I always enjoy your posts Slamfire. The honesty, candor, and straightforwardness stands in contrast to so much I read on the internet. It is refreshing.
Thanks. One way to learn your limitations is to shoot competitively. If you can't acknowledge them, you won't last long.
You know, I've met many pistol shooters that were better than I, but I've never known any that were satisfied with how they shot.
Never ask a competitive shooter how he did, you will get a five minute tale of woe, for every one minute of shooting. Competitors are never "happy". If they clean the target, they did not have enough X's. Incidentally, that may be why they come back. Flashes of brilliance, followed by crashes of despair.

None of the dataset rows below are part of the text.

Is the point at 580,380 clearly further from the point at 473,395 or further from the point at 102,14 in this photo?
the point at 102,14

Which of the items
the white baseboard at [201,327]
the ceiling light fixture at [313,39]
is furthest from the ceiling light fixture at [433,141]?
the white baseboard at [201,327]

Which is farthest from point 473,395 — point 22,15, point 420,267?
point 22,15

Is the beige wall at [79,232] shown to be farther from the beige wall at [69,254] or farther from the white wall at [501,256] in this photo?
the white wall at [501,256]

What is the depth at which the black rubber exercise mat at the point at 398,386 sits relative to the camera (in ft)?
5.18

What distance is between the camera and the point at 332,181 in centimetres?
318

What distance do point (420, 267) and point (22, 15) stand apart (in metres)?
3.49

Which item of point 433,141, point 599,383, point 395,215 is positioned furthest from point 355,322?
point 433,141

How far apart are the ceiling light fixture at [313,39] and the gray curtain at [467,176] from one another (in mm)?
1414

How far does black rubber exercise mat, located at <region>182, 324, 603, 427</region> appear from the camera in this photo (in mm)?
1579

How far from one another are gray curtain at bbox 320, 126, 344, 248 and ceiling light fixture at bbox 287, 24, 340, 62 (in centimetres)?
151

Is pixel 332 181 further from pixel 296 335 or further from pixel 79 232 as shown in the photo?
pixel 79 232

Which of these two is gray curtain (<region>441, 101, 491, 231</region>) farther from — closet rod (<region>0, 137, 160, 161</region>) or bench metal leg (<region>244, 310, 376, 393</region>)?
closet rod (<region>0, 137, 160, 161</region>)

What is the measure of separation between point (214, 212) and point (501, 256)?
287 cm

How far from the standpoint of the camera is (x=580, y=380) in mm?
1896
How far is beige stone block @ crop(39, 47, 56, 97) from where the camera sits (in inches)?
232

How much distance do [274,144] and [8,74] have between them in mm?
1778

I liked hearing about your attempts at bullseye with .22LR. I'm confident there are .22 target pistols that may shoot MOA, and have little doubt some .22LR ammo can shoot sub MOA groups..
I have had my Anschutz rifle tested by Lapua and Eley. Rifle targets are tiny compared to the pistol targets, if the rifle ammunition shoots sub MOA at 100 yards, that is pretty good stuff.
Pistol ammunition is probably just as accurate, in rifles. I am going to say, I would trade off accuracy for function reliability in a pistol. A little inaccuracy for better function reliability is a good trade, all things considered. Alibi's ruin scores.
Incidentally, this pistol target, made at the CMP Talladega, in a Bullseye match there, is an example of what a really good shooter can do on his feet. This shooter has two Bullseye National Pistol Championships under his belt. He is very good, and guys like this, they don't need to brag, they just put them in the middle, and show the rest of us, what we can be, if we try hard enough.
I scored him at a 25 yard reduced Bullseye Match. I took this picture. of a 90 shot composite group of his, with his 22 lr.This is the bottom target, we peeled off the slow fire, timed fired, and rapid fire targets and this is the base. Anyone think they can duplicate this, in Bullseye Competition?